Media: A Cunning Subject

Eagle-eyed observers of Bill Cunningham’s Sunday Times Style “On the Street” feature – and who in this social and style-conscious city does not look at that page with eagle eyes? – have had their interest piqued by a mysterious tall, dark dandy who has appeared three times since July 30. “A lot of people are very jealous about it,” says the famously curmudgeonly Cunningham. “But he just stands out. He must put all his money into clothes.”

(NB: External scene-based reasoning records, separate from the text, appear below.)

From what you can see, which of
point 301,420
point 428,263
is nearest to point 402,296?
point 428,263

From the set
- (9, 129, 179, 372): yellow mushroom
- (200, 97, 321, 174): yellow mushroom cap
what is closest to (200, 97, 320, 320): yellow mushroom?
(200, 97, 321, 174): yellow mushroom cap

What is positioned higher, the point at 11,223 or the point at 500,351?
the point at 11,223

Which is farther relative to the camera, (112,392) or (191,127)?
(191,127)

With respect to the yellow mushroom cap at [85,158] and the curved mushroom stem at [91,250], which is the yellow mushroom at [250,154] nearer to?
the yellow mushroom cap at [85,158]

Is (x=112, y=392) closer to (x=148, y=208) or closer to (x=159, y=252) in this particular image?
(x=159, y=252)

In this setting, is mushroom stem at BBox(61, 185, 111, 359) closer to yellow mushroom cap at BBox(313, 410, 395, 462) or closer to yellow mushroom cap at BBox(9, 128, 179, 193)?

The slim stranger has appeared on the page a dozen times over the past two years – including one Sunday when he pulled off a hat trick: three photographs on a single page. Cunningham has used this one-man trend machine to illustrate a variety of recent themes, from summer black to bright yellow, as well as earlier reports on striking hats and clashing patterns. But he bridles at the slightest suggestion that his page is anything but a selection of photographs that have caught his disinterested documentarian’s eye. “I don’t know anything about him! I see him two or three times a week – after lunch – when I am out shooting. But I don’t speak to anyone on the street.”

The emerging style icon turns out to be Patrick McDonald, the 44-year-old P.R. director for Upper East Side dressmaker John Anthony and lifestyle editor for aRUDE magazine. And he does spend a lot of money on clothes. He buys his brightly colored and boldly patterned suits from Ozwald Boateng, Vivienne Westwood, and Paul Smith, his matching shirt-and-tie sets from Westwood, his strikingly complicated shirts at Turnbull & Asser and London’s Hackett, his two-tone shoes from John Lobb and Crockett and Jones. And his berets and bowlers? “I have my hats made,” he says.

McDonald, who maintains a clip book of all his fashionable forays into print (“I have friends who say, ‘I look in the Style section as soon as I get home from the Hamptons to see if you’re in it,’ ” he says), rotates his wardrobe with each of the four seasons and plans his outfits precisely. “I take my inspiration from old Hollywood,” he says, launching into a discussion of Rudolph Valentino’s influence on his own use of makeup: dramatic coal-black eyebrows raised in a permanent arch and a just-so beauty mark on his left cheek.

So what is it that places McDonald before Cunningham’s lens so often – luck or location? Aspiring “On the Street” subjects will want to note that much of the runway action takes place in midtown: “I do see him a lot on the corner of 57th Street,” McDonald says. But perhaps there’s an even easier way to get noticed by the street shooter. “I think,” McDonald deadpans, “it’s because I wear hats.”